A finales del pasado mes de septiembre nuestra socia y amiga Adela cumplía 84 años. Su padre era farero y ella nació en el antiguo Faro de Isla Verde, una pequeña isla en la bahía de Algeciras que hace años dejó de ser isla cuando la unieron al puerto. Ha vivido en varios faros andaluces y parte de su niñez la pasó en el de Punta Carnero. días antes de su cumpleaños la Asociación se puso en contacto con el actual farero, Ángel, un encanto de persona, y entre todos le organizamos un regalo a nuestra amiga Adela: volver al faro de su niñez. Su sobrina Charo, que también forma parte de la Asociación, fue la encargada de llevarla y ahora es quien nos cuenta la experiencia.
Un te en el faro
Llegamos
un poco antes de la hora acordada. Ángel, el farero nos esperaba. Marcamos su
móvil para avisarle de que estábamos junto a la verja cerrada. Silencio, olor a mar y muchos barcos navegando
por el estrecho. Un paisaje de naturaleza viva pero silenciosa estaba a
nuestros pies. Habíamos conseguido –gracias a la Asociación de Amigos de los
Faros- poder visitar el Faro de Punta Carnero, en Algeciras. Y con nosotros, mi
tía Adela, hija, sobrina y nieta de farero (o torrero como ella dice) que
volvía al lugar 74 años después, que no son nada.
Sus
ojos se fijaron en la torre –la reja no existía en los años cuarenta-. La casa
del faro había sufrido algunas reformas. En el lado izquierdo de la fachada
había un cañaveral, pero no quedaba aquel magnífico huerto. Rodeando el
edificio, por la parte de atrás, no se observaban los restos del puesto de
artillería defensivo de la guerra de la Independencia. Y tampoco estaban ya las
dos higueras con cuyos higos negros mi abuela hacía dulces con azúcar moreno,
canela y clavo. Sí estaba el mismo cañón de niebla de entonces, aunque algo más
arreglado por fuera. Mi tía Adela también buscaba la alcantarilla en la que se refugiaba
con sus padres y hermanos -la familia del farero- de los bombardeos aéreos
alemanes.
Con
Ángel nos recibe su madre, una anciana dulce que aún conserva un encanto y belleza
natural. Ambos nos enseñan el edificio por dentro, con un patio enlosado que al
final lleva a la entrada al faro, y que a ambos lados tiene lo que fueron las
viviendas de los dos fareros. Uno de ellos fue mi abuelo,
Francisco Fedriani
Garbarino y el otro Eugenio Ruiz Mayorga. El patio ahora está cubierto, pero entonces
sin techo caían en su interior los trozos de metralla procedentes de la
contienda mundial. Entramos en lo que fue el despacho de mi abuelo. Allí
escribía los partes diarios de trabajo, tras la noche en vela atendiendo el
encendido del faro. Al amanecer podría descansar durante el día y noche
siguientes, relevándole el otro farero. Hoy la habitación es el laboratorio del
torrero, que colabora tecnológicamente en la observación de las corrientes
marinas del lugar.
Pero
cuenta mi tía que tras acabar su trabajo diario al amanecer, en lugar de
acostarse, mi abuelo salía de la vivienda para estar a eso de las 8 de la
mañana y hasta las 2 en que regresaba a comer, en una casita sobre el cerro
pintada de verde, en el lugar llamado “La Ballenera”, en la que daba clases a
los hijos de los pescadores. Mi tía cantaba canciones a los niños. El chalet
continúa en pie, aunque en un estado de abandono.
Y
mi abuela cantaba también mientras él se echaba la siesta. Han pasado solo 74
años. Aquella tarde robamos un par de horas a la soledad del farero. Nos
apropiamos de parte de su silencio, de su conciencia interior y su paraíso.

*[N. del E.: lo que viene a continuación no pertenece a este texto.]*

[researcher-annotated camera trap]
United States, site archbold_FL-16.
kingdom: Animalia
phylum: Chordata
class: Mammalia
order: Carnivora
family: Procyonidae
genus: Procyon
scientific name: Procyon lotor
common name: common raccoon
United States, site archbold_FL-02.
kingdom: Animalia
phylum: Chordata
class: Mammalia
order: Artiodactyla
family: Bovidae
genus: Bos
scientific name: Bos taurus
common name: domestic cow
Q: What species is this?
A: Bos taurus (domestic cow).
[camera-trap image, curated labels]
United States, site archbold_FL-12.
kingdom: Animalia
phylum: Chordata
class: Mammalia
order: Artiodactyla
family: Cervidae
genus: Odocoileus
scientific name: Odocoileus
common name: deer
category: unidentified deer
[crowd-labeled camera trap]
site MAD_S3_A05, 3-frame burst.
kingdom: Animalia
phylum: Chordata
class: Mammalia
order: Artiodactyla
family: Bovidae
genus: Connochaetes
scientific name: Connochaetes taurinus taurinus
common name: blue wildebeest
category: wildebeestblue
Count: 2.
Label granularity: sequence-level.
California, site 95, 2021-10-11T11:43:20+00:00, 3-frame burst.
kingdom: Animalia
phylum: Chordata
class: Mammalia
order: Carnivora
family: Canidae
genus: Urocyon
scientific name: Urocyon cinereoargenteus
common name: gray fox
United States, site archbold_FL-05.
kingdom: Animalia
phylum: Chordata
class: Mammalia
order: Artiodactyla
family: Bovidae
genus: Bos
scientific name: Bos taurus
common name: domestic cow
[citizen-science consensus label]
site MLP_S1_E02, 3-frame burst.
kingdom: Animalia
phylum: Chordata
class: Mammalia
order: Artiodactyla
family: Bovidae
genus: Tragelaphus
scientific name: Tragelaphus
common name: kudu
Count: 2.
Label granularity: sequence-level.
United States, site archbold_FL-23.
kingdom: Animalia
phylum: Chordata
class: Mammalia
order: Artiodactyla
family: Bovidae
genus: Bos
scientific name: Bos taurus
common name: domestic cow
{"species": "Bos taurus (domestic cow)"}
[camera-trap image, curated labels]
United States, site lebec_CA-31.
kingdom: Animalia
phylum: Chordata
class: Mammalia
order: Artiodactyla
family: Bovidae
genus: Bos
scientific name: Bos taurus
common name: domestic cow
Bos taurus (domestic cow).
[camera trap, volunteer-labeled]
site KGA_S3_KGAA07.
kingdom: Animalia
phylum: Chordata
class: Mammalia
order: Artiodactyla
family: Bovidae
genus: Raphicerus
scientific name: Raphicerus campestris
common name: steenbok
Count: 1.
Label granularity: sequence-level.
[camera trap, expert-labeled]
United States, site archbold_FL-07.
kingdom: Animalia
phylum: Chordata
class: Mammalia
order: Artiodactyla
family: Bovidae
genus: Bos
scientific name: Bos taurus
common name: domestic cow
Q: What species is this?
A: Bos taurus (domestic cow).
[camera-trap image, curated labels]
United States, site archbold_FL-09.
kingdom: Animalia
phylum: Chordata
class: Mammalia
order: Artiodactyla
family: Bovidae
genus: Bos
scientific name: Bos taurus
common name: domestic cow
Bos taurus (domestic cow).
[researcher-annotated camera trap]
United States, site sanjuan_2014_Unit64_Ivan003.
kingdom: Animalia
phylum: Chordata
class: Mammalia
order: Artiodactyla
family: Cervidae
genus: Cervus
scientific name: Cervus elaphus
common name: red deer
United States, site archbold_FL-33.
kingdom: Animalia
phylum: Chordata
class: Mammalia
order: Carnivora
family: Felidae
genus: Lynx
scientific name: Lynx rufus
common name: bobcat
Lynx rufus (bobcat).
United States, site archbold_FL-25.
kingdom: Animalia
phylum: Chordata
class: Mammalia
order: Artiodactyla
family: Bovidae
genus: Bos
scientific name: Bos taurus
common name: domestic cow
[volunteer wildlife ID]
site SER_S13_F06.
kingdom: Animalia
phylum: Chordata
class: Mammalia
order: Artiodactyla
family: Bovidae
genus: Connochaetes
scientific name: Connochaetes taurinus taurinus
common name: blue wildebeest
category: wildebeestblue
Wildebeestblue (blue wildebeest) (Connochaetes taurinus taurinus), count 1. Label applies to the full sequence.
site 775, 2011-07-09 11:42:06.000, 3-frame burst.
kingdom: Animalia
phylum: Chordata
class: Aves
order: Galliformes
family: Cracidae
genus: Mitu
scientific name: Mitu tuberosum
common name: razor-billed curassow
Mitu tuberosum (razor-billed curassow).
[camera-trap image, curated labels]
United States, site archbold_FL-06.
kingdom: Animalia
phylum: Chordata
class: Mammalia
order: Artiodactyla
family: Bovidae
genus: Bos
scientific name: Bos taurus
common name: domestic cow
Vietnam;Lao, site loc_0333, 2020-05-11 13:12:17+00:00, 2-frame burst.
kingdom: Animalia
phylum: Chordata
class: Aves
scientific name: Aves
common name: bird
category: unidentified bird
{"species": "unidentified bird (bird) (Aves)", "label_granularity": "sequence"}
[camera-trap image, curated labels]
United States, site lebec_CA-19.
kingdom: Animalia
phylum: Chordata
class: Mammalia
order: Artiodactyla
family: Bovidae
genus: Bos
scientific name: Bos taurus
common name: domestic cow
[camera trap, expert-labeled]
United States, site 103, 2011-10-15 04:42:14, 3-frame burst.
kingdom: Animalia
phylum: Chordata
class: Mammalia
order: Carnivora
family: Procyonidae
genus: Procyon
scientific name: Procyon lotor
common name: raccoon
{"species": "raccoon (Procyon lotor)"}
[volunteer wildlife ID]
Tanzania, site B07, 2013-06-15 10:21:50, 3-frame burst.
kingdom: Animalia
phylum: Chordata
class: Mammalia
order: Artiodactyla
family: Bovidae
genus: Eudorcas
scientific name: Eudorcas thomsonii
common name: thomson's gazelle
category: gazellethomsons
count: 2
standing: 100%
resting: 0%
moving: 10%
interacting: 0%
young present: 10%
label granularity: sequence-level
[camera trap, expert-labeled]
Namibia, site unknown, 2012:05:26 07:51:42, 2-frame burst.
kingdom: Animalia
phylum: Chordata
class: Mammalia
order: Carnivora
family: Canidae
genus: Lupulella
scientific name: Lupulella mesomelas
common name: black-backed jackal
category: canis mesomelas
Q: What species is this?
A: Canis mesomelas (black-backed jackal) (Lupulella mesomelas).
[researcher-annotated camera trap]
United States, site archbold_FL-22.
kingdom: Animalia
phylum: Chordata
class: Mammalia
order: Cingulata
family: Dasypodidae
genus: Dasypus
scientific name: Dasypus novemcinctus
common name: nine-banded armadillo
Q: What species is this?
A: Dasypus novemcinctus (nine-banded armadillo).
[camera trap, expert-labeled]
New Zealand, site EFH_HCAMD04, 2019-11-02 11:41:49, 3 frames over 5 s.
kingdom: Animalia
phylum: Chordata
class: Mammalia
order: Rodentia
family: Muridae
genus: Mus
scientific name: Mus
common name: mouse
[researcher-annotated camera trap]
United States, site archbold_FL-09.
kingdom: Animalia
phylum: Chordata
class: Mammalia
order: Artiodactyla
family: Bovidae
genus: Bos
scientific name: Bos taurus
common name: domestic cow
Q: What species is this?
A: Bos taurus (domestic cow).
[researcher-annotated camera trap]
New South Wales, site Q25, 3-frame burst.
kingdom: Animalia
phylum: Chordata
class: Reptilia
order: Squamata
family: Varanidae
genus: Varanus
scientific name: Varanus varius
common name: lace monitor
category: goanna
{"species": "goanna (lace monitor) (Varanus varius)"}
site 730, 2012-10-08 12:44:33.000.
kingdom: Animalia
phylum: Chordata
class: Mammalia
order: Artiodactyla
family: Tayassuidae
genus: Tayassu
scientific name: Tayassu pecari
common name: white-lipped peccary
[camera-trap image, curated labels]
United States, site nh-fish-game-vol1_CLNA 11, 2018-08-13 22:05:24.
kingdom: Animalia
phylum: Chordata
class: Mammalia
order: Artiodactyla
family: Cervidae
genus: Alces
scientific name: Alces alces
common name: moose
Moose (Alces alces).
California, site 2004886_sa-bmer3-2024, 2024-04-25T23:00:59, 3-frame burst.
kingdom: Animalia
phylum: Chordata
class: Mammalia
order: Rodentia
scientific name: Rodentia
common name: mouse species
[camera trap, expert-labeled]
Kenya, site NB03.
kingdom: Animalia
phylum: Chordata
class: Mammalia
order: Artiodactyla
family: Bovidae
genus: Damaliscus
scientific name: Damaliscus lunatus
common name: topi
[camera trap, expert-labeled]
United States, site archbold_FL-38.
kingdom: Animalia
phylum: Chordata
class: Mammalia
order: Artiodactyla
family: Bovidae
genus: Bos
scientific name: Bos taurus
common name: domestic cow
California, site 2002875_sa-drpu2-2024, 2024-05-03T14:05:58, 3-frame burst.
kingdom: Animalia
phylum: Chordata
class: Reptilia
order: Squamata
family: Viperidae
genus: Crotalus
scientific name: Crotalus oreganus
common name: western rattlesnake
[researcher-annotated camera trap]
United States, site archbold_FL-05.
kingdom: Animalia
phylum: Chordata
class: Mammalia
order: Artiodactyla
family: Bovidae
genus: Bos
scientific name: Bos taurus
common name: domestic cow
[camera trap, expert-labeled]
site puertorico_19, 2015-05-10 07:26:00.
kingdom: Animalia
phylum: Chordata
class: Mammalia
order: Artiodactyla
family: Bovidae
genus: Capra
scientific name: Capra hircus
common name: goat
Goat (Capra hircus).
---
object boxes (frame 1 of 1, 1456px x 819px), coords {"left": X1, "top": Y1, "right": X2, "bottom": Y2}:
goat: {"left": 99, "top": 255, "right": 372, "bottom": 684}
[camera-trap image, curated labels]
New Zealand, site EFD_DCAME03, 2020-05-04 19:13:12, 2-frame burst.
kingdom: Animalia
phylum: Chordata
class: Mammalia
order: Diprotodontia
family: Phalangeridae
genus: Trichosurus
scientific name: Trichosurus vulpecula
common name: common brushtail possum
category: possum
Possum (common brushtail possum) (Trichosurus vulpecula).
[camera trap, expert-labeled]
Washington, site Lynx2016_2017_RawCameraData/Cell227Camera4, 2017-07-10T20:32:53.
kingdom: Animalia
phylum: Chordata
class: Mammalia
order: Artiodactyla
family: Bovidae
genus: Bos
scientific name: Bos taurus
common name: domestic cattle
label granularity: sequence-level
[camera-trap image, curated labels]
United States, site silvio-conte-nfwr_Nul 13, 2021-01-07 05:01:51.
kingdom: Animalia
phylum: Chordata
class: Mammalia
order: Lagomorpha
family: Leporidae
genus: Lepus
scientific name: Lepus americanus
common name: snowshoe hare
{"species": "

Ángel nos recibió con un muestrario de tés y unas galletas. Aquellas infusiones
nos supieron a gloria. Allí no llega ni el cartero ni la recogida de basuras.
En realidad, el tiempo no había pasado.
1 comentario:
Creo que es el mejor regalo de cumpleaños que se le podía hacer.
Ha debido ser una experiencia maravillosa. Gracias por hacernos participe de ella.
Un saludo a todos los amigos de los faros.